We hold that a county may not be sued under the theory of eminent domain in a tort action for personal injury where the county would otherwise be authorized to assert its civil immunity.

2. The constitutional provision in Art. I, Sec. II, Par. IX (Code Ann. § 2-209) became effective January 1, 1983. It provides for the waiver of immunity of the state, its departments and agencies, in instances where liability insurance has been obtained to the extent of the liability insurance. At the time this cause of action arose Henry County had a liability insurance policy. However, when the cause of action arose in 1982 the county had immunity in this type of case. Appellant argues that the amendment should be construed to apply retroactively. In construction cases this court will not give retroactive interpretation unless the language in the enactment itself mandates retroactive application. J. Scott Rentals v. Bryant, 239 Ga. 585 (238 SE2d 385) (1977). Art. I, Sec. II, Par. IX (Code Ann. § 2-209) as approved and ratified by the voters contains no language expressing the intent for retroactive application.

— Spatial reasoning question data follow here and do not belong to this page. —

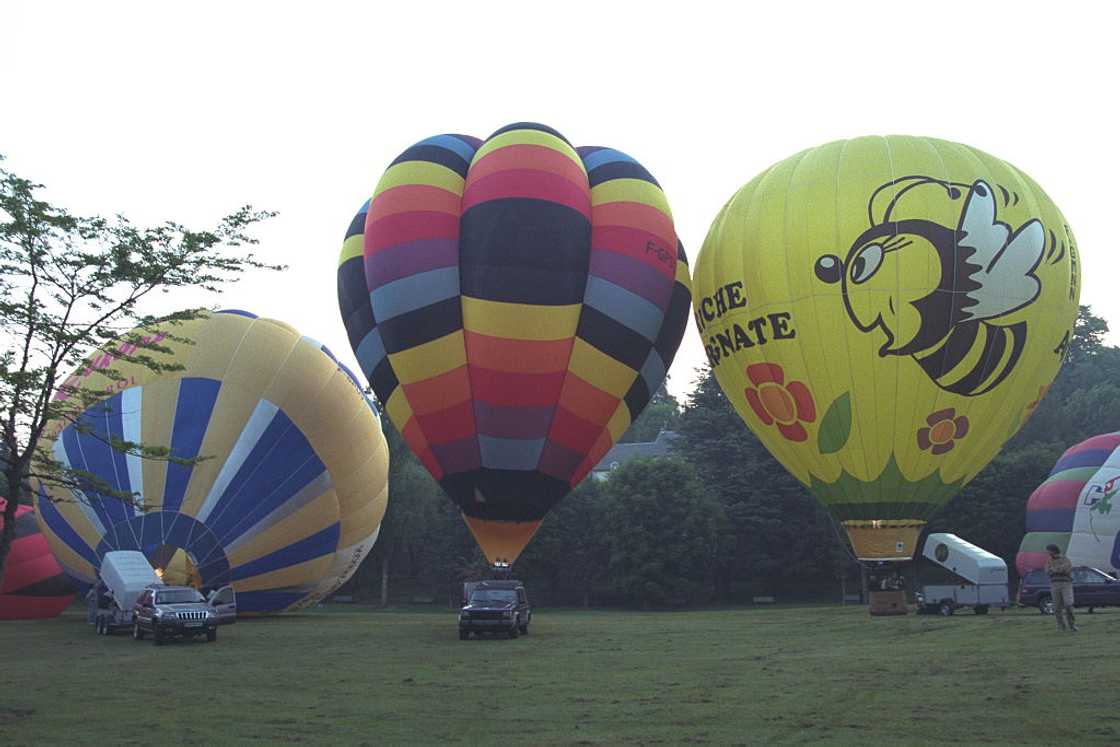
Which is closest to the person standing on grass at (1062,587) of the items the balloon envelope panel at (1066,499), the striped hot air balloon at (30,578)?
the balloon envelope panel at (1066,499)

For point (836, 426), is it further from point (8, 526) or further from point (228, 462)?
point (8, 526)

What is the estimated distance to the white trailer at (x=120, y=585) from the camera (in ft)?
78.4

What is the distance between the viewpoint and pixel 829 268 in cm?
2323

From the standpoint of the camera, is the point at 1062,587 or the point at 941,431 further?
the point at 941,431

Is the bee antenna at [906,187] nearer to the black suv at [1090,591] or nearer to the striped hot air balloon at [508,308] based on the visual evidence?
the striped hot air balloon at [508,308]

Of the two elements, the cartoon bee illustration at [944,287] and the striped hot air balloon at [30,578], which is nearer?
the cartoon bee illustration at [944,287]

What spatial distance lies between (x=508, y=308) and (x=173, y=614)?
30.9ft

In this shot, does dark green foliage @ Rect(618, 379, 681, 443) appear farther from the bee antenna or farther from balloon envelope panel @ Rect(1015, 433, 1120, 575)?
the bee antenna

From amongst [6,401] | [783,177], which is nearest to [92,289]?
[6,401]

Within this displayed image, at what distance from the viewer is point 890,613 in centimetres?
2545

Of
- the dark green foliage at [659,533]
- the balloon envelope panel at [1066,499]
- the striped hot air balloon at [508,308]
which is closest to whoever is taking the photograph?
the striped hot air balloon at [508,308]

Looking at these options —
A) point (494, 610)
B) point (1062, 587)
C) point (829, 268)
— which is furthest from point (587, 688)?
point (829, 268)

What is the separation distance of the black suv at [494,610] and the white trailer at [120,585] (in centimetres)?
681

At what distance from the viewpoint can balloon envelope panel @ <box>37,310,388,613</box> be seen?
26.1 meters
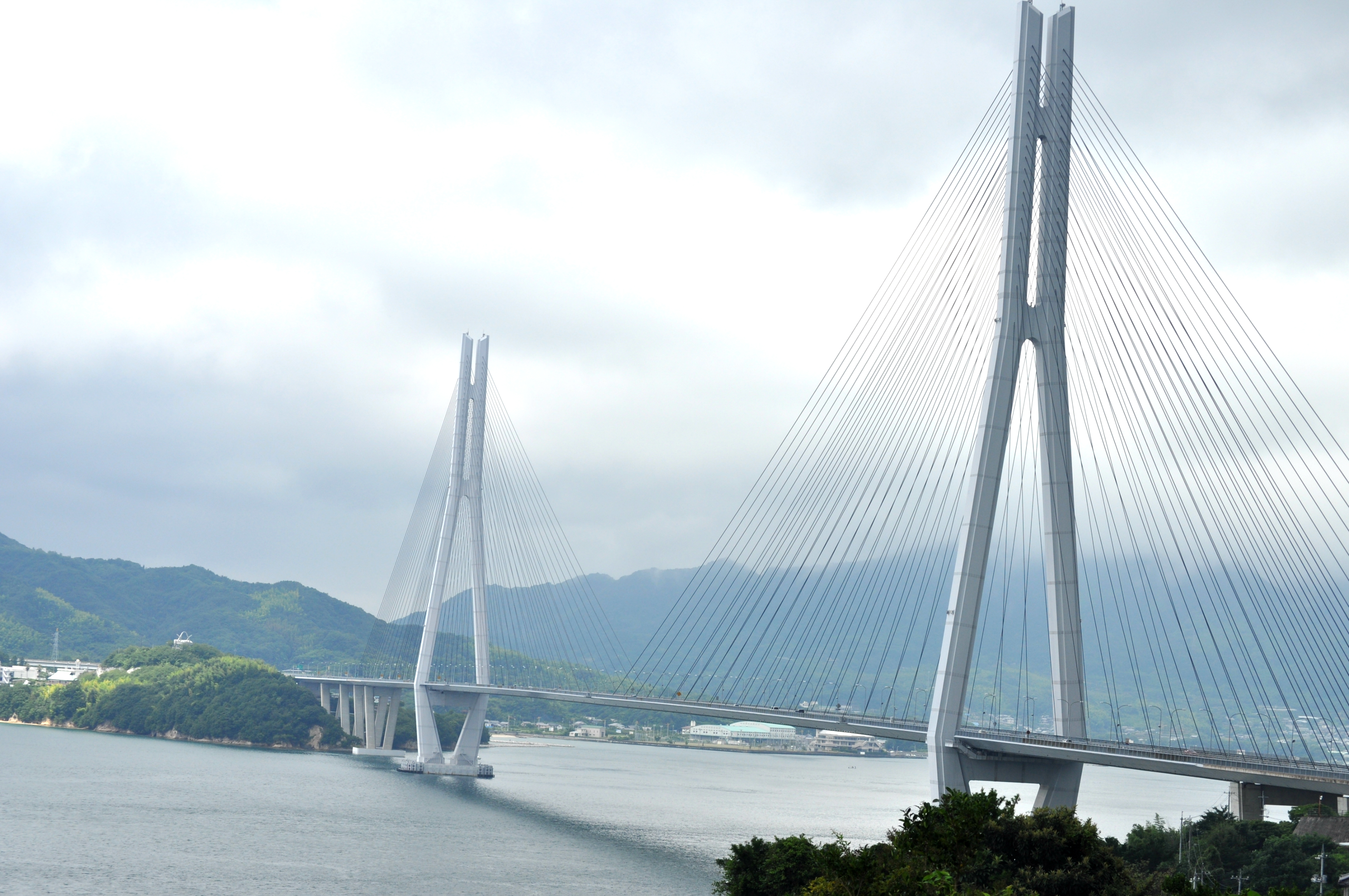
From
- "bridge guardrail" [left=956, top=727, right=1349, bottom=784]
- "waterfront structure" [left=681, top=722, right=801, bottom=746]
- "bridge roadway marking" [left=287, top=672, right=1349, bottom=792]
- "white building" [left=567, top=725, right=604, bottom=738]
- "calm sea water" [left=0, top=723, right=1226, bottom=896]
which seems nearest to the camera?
"bridge roadway marking" [left=287, top=672, right=1349, bottom=792]

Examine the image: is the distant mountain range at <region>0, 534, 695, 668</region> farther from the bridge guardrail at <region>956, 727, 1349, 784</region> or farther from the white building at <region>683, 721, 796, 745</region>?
the bridge guardrail at <region>956, 727, 1349, 784</region>

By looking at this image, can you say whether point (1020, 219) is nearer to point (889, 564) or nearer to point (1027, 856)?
point (889, 564)

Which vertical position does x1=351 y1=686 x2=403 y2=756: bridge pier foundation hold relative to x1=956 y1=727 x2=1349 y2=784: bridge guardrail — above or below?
below

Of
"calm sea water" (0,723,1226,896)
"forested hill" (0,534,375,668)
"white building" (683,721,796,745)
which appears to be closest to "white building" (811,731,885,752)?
"white building" (683,721,796,745)

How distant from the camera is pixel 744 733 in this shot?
138250 millimetres

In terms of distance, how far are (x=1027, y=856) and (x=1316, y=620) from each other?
317 inches

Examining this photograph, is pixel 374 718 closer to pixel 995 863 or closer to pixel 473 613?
pixel 473 613

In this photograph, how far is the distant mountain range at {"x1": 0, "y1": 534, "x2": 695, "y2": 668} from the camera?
163 metres

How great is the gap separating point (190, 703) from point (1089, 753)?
85.2 m

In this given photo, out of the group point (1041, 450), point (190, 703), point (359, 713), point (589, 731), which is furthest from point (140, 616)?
point (1041, 450)

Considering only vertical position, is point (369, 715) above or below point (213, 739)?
above

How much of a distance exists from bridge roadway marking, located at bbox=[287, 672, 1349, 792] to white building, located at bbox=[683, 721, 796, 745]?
97030mm

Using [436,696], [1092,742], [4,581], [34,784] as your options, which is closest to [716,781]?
[436,696]

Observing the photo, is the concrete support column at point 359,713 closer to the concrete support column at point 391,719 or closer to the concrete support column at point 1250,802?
the concrete support column at point 391,719
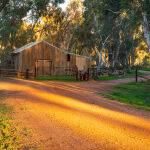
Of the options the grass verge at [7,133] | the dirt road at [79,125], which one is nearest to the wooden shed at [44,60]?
the dirt road at [79,125]

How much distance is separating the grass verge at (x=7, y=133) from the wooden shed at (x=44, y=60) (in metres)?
35.9

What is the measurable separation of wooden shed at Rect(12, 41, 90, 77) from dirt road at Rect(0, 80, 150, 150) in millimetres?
30963

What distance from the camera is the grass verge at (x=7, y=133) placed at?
10244 millimetres

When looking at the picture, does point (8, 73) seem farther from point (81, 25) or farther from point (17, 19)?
point (81, 25)

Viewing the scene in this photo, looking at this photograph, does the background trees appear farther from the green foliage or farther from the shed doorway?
the shed doorway

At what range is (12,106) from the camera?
1742cm

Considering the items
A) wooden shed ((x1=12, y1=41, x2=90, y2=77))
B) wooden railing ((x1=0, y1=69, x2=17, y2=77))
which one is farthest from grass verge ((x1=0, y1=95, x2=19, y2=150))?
wooden shed ((x1=12, y1=41, x2=90, y2=77))

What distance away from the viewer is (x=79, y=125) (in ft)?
44.5

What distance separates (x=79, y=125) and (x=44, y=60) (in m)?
39.5

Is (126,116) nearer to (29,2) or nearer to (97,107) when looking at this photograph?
(97,107)

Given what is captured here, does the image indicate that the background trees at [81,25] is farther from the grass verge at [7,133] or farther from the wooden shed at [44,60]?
the grass verge at [7,133]

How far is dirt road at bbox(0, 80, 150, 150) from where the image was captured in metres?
10.9

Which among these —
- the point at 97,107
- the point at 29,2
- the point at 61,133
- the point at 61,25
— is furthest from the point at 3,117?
the point at 61,25

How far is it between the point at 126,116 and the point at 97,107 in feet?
8.16
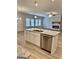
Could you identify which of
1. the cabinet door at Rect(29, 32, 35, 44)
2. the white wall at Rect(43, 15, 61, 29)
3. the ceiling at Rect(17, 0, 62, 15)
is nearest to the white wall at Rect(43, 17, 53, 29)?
the white wall at Rect(43, 15, 61, 29)

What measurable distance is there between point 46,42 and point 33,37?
1.73 m

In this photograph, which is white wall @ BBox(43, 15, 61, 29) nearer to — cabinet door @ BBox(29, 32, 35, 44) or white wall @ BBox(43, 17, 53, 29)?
white wall @ BBox(43, 17, 53, 29)

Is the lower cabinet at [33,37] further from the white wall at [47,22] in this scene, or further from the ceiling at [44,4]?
the white wall at [47,22]

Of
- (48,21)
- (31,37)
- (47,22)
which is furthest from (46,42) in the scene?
(47,22)

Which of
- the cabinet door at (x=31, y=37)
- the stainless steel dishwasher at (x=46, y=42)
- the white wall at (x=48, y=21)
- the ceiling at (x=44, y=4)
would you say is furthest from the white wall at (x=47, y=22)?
the stainless steel dishwasher at (x=46, y=42)

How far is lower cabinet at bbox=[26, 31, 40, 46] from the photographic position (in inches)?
253

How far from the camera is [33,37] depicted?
701cm

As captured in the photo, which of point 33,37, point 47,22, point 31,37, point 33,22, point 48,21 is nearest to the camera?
point 33,37

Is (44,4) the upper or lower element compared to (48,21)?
upper

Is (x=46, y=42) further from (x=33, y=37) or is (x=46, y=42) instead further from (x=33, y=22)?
(x=33, y=22)

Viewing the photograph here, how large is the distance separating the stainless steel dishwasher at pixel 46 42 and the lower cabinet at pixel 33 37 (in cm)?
56

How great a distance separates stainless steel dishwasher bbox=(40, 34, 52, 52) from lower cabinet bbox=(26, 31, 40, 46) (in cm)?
56

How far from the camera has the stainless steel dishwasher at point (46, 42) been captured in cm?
519
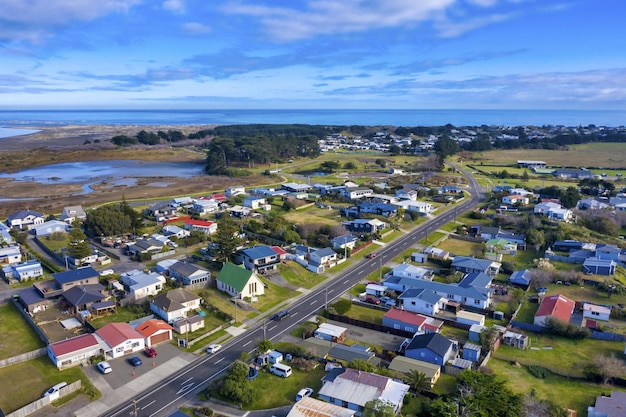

We hold that the waiver provisions are prospective from the effective date of the amendment.

There is no constitutional bar to the immunity defense raised by Henry County and the complaint was therefore properly dismissed.

Judgment affirmed. All the Justices concur, except Hill, C. J., and Smith, J., who dissent.

HILL, Chief Justice, dissenting.

I dissent for the reasons stated in my dissenting opinion in Miree v. United States, 242 Ga. 126, 137 at 139 (249 SE2d 573) (1978).